New Orleans Museum of Art (NOMA)
One Collins Diboll Circle, City Park
October 14, 2017–April 1, 2018

Bror Anders Wikstrom, Float #2 “D - Dragon,” 1904, watercolor, gouache, pencil, and metallic paint on paper, 16 x 20''.

Bror Anders Wikstrom arrived in New Orleans from his native Sweden in the early 1880s. Although he worked as a portraitist, printmaker, and cartoonist, he is particularly noted as a designer of Mardi Gras floats and costumes—this exhibition's focus—for the krewes of Rex and Proteus, the oldest in carnival history and still active today.

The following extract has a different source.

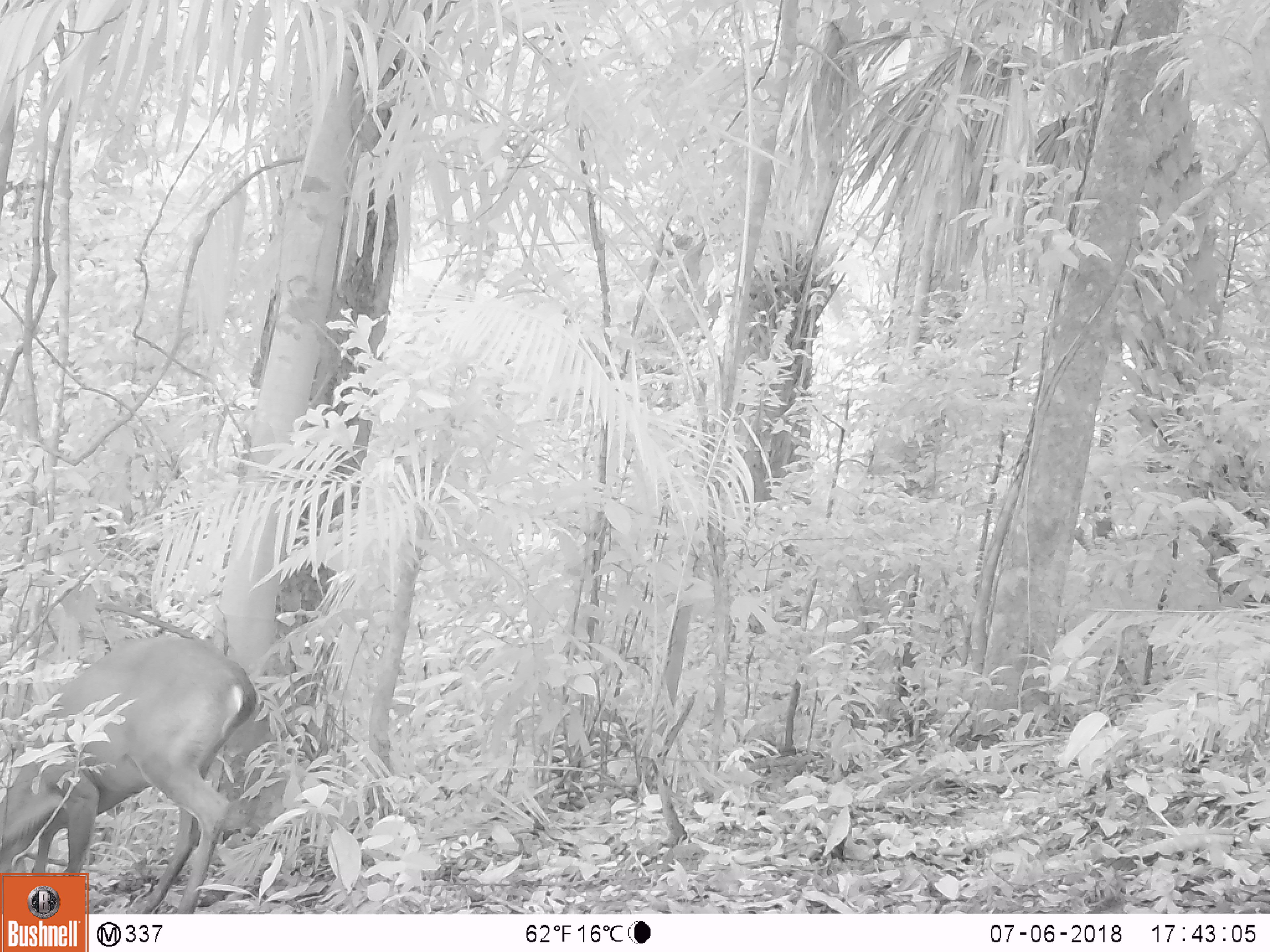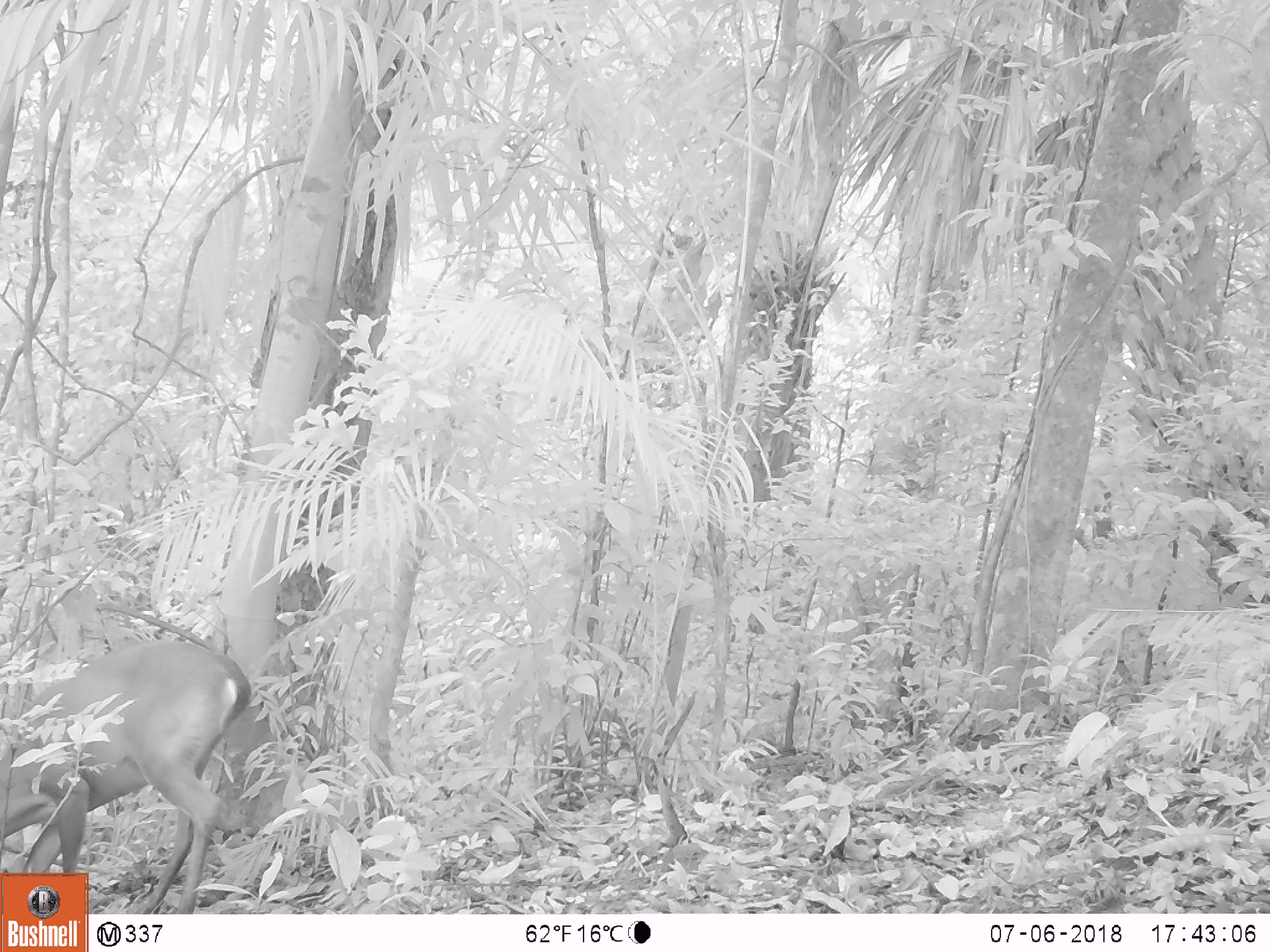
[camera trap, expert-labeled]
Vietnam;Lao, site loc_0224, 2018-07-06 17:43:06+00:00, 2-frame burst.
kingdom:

“Bror Anders Wikstrom: Bringing Fantasy to Carnival” includes almost sixty watercolors in bound and individual formats that make up a Saturnalian cavalcade of imaginative whimsy and illustrative splendor. In “Twenty Float Designs for Krewe of Proteus ‘The Alphabet’ Parade,” 1904, mythological beasts, fiery demons, and roaring sea gods compete in a maelstrom of Edwardian pageantry. The opulence of Wikstrom's vehicular sets lends flourish to the cautionary fables of nature, temptation, and deliverance on which they are based. Scenes of combat or armed readiness, as in Float #2 “D - Dragon” or Float #8 “K - Knighthood,” involve man set against the supernatural or heraldic and seem prescient when considering the deluge of lampoonery in political satire today.

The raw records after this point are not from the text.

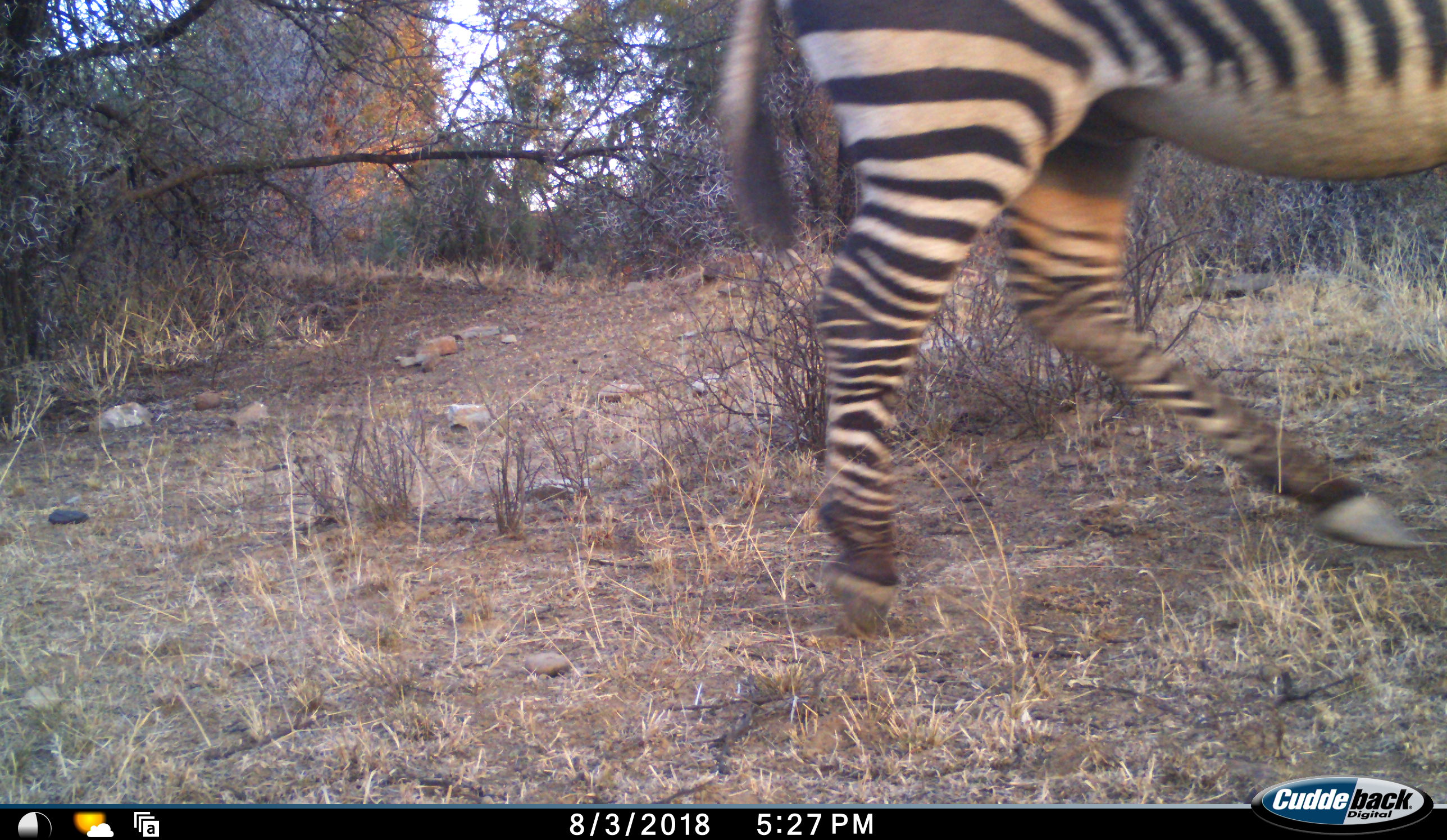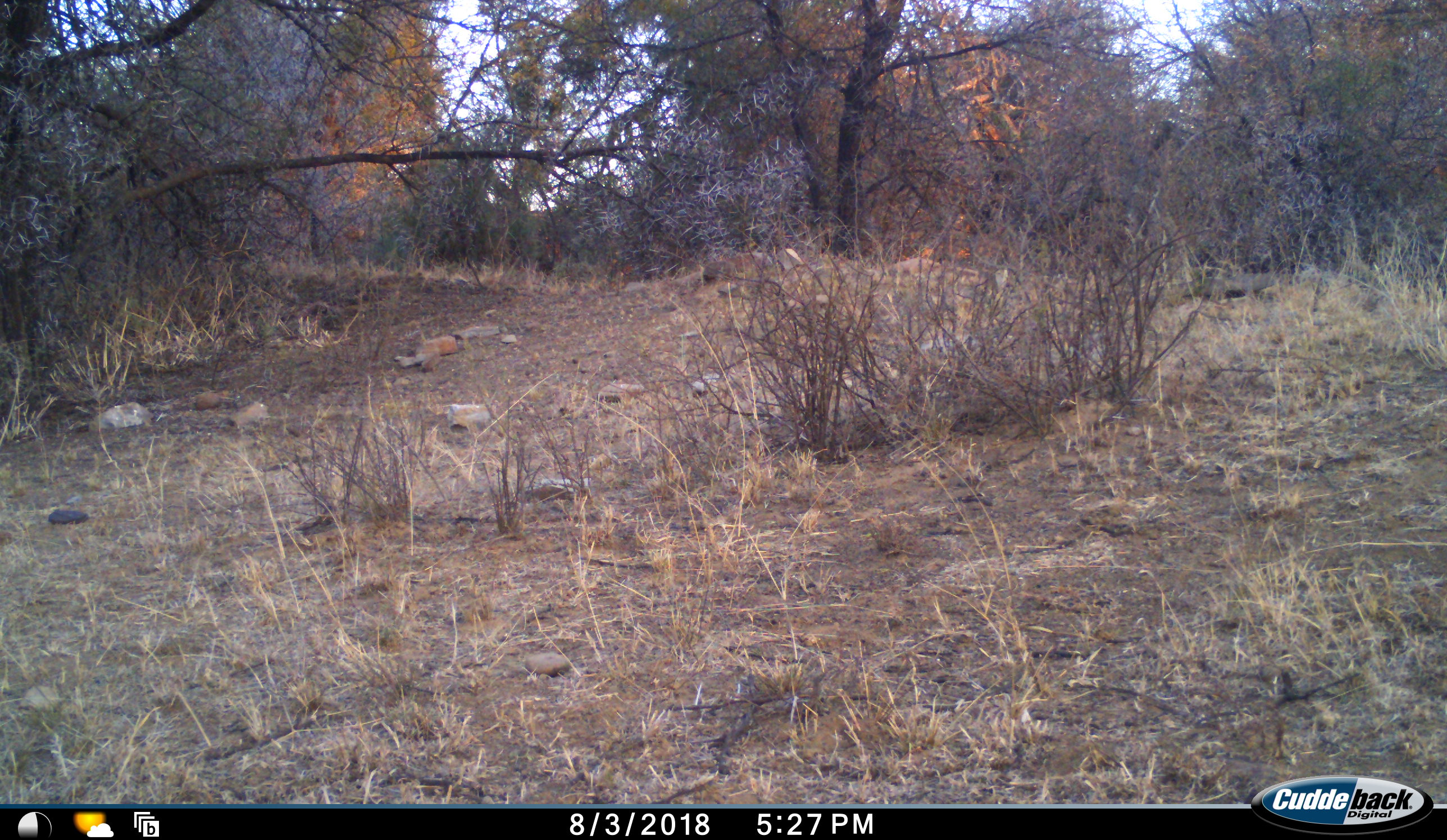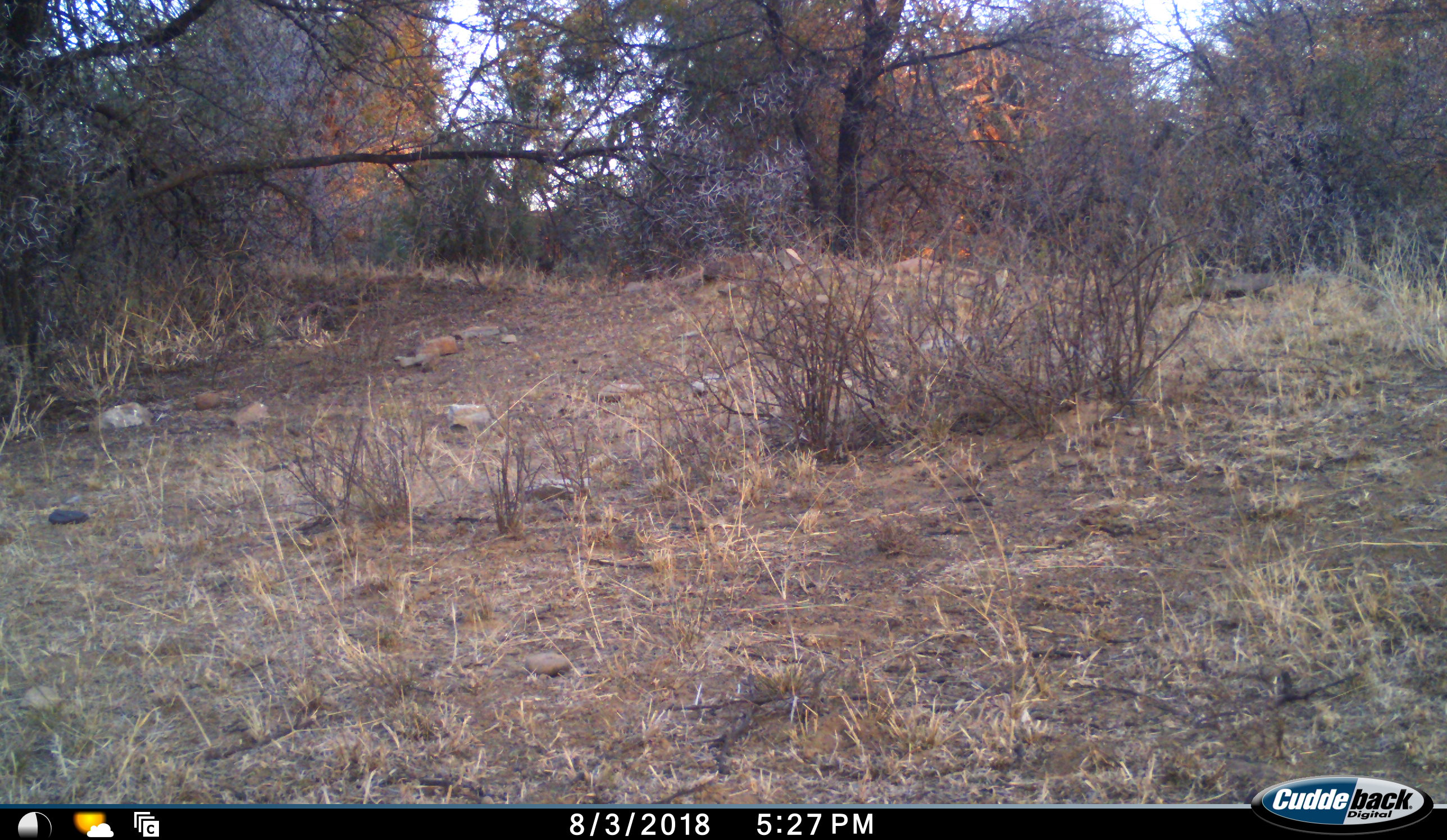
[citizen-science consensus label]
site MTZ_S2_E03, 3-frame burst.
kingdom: Animalia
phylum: Chordata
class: Mammalia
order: Perissodactyla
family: Equidae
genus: Equus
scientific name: Equus zebra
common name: mountain zebra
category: zebramountain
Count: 1.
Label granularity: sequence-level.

Elsewhere in this intimate room, a grimoire of a tome, “Twenty Float Designs for Krewe of Rex ‘The Freaks of Fables’ Parade,” 1910, is displayed—disappointingly, if understandably—in a case. Several black-and-white historical photographs of actual parades of the period employing Wikstrom's designs, while logical to include, dismay the eye as colorless doldrums in relation to the drawings. These curatorial quibbles suggest that our fantasies are perhaps best left unrealized, kept as the escapist devices to life's tensions that they are intended to be. Except, of course, in the Big Easy.